» **Study text**
--- START ---
Following is the speech (English only) by the Secretary for Health, Welfare and Food, Dr Yeoh Eng-kiong, at the Opening Ceremony of Asia-Pacific Regional Conference on Prevention of Elderly Suicide today (March 24):
Ms Wong, ladies and gentlemen,
It is my great pleasure to be here today to officiate at the Opening Ceremony of the Asia-Pacific Regional Conference on Prevention of Elderly Suicide. I would like to congratulate the Hong Kong Council of Social Service, the Hong Kong Psychogeriatric Association and the Social Welfare Department for successfully organising this conference under the three-year Live Life! Joint Project on Prevention of Elderly Suicide.
Suicide is one of the most disturbing forms of death resulting in the loss of valuable members of society. It also brings enormous distress for the surviving family and friends. As suicidal ideations arise from a complex interplay of various factors, we need more in-depth study of the phenomenon, and a multi-disciplinary approach in tackling the problem.
To tackle the problem of suicides, the government adopts a four-pronged strategy -
Firstly, we enhance our understanding of suicide by strengthening data collection, undertaking local research and reviewing overseas experience;
Secondly, we provide a range of preventive, supportive and remedial services, with a view to mitigating the risk factors and strengthening the protective factors, and providing timely intervention and assistance;
Thirdly, we strengthen public education and publicity programmes for the community to enhance their understanding and alertness; and
Fourthly, we strengthen training for frontline professionals to enhance their knowledge and skills.
In Hong Kong, elderly suicide death rate has always been comparatively higher than the suicide death rates in other age groups. In the 1990s, the death rate of suicide by older persons was generally around 30 per 100 000 elderly population, compared to 15 per 100 000 general population. The death rate of suicide by older persons has however gradually decreased and stabilised to 26.7 in 2002. While we do not yet have official figures for 2003, the community has undergone a very difficult year last year, and overall suicide figures, including those of suicide by older persons, may have gone up slightly.
According to the findings of multi-disciplinary research to look into the causes of suicide by older persons in Hong Kong, elderly suicide can be attributed to the interplay of a host of complex social, physiological and psychological factors, including mental illness, chronic physical illness, negative life events, social isolation, financial problems, family problems, and sense of hopelessness, etc. Another distinguishing feature is personality traits. Elders with past suicide attempts were found to be more neurotic, less extroverted, less open to experience, less agreeable and less conscientious.
--- END ---
» **Data to examine**
--- START ---
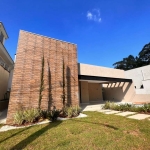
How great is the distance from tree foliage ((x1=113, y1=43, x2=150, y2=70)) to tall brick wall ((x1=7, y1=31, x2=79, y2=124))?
35.6 metres

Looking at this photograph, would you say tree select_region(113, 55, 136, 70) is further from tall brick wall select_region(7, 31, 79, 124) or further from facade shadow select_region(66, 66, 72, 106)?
facade shadow select_region(66, 66, 72, 106)

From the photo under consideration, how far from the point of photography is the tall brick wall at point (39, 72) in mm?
5754

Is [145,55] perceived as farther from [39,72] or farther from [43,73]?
[39,72]

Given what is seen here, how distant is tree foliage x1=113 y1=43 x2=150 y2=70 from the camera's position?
32.8 meters

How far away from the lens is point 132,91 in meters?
12.6

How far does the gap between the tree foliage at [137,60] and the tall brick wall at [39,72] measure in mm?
35586

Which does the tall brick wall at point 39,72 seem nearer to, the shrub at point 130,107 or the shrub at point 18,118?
the shrub at point 18,118

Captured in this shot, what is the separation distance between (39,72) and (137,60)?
4121 centimetres

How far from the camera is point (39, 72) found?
21.4ft

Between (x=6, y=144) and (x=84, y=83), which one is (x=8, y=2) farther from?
(x=84, y=83)

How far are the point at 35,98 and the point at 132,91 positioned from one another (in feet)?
40.7

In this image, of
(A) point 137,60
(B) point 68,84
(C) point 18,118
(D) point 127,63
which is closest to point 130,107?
(B) point 68,84

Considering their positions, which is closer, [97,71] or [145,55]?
[97,71]

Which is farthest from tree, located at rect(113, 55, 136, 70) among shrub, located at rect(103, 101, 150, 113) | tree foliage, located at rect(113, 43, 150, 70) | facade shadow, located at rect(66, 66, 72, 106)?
facade shadow, located at rect(66, 66, 72, 106)
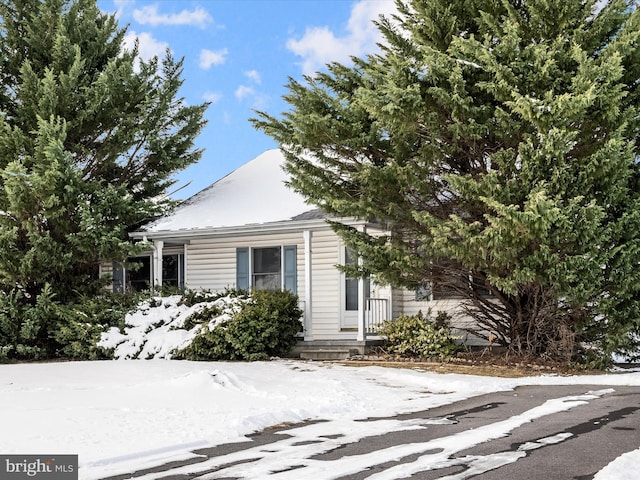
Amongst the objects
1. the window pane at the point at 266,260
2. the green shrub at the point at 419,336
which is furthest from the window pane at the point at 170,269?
the green shrub at the point at 419,336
--- END ---
» **Work to complete**
A. Reproduce the passage of the speech on elderly suicide prevention starting at "In Hong Kong, elderly suicide death" and ending at "gone up slightly.".
B. Answer these questions from the speech on elderly suicide prevention:
(i) Which three bodies organized the conference?
(ii) What was the death rate of suicide by older persons in 2002?
(iii) What does the fourth part of the government's strategy do?
C. Resume the speech on elderly suicide prevention after its last paragraph.
The material is separate from the speech on elderly suicide prevention.

» **Responses by task**
A.
In Hong Kong, elderly suicide death rate has always been comparatively higher than the suicide death rates in other age groups. In the 1990s, the death rate of suicide by older persons was generally around 30 per 100 000 elderly population, compared to 15 per 100 000 general population. The death rate of suicide by older persons has however gradually decreased and stabilised to 26.7 in 2002. While we do not yet have official figures for 2003, the community has undergone a very difficult year last year, and overall suicide figures, including those of suicide by older persons, may have gone up slightly.

B.
(i) The Hong Kong Council of Social Service, the Hong Kong Psychogeriatric Association and the Social Welfare Department.
(ii) 26.7.
(iii) It strengthens training for frontline professionals to enhance their knowledge and skills.

C.
To reduce the risk factors and strengthen the protective factors connected with suicide by older persons, the government has implemented a wide range of general services aimed at supporting healthy ageing, and specific services in preventing suicide by older persons.
To promote healthy ageing, the government has, in collaboration with the Elderly Commission, launched a Healthy Ageing Campaign since 2001 to promote public awareness on the importance of healthy ageing. Separately, the Department of Health, through its Elderly Health Services, also actively engages in the promotion of physical and psychosocial health among elders living in the community and in residential care homes. Many District Elderly Community Centres run by Non Government Organisations (NGOs) also play an important role in providing social support to the elderly members, and by outreaching to the more vulnerable and frail elders.
Apart from general preventive services, the government has also developed specific prevention programmes.
The three-year Live Life! Joint Project on Prevention of Elderly Suicide, of which this Conference is an important component, is an important project aimed at increasing public awareness towards suicide by older persons, and providing counselling and psychogeriatric services to elders with suicidal risks. This project provides a good basis for us to further test out various prevention and intervention measures on suicide by older persons.
As depression has been identified as one of the most important factors leading to suicide by older persons, the Hospital Authority, in collaboration with NGOs providing services for elders, has also developed a territory-wide Elderly Suicide Prevention Programme since October, 2002, running seven fast-track clinics across Hong Kong to facilitate the early detection of and timely intervention for elders with depression and suicidal risks. The authority is also organising training programmes for doctors and health care professionals on prevention of suicide by older persons.
We will undertake regular evaluation of the services provided to ensure that they address the identified risk factors and update the preventive strategies and programmes which are necessary. I must stress that despite the various services put in place by the government and NGOs, the community, family and various professionals coming into regular contact with elders must be alert to early signs of distress in elders, and take prompt steps to refer them to the appropriate services. In this respect, public awareness and understanding of the problem is very important.
I look forward to this conference further promoting public understanding of the problem of suicide by older persons. I also look forward to your ideas and suggestions as to how we can better tackle this problem together. Finally, may I take this opportunity to wish this event every success and my warmest regards to all of you, particularly those of you who have travelled from abroad to this conference.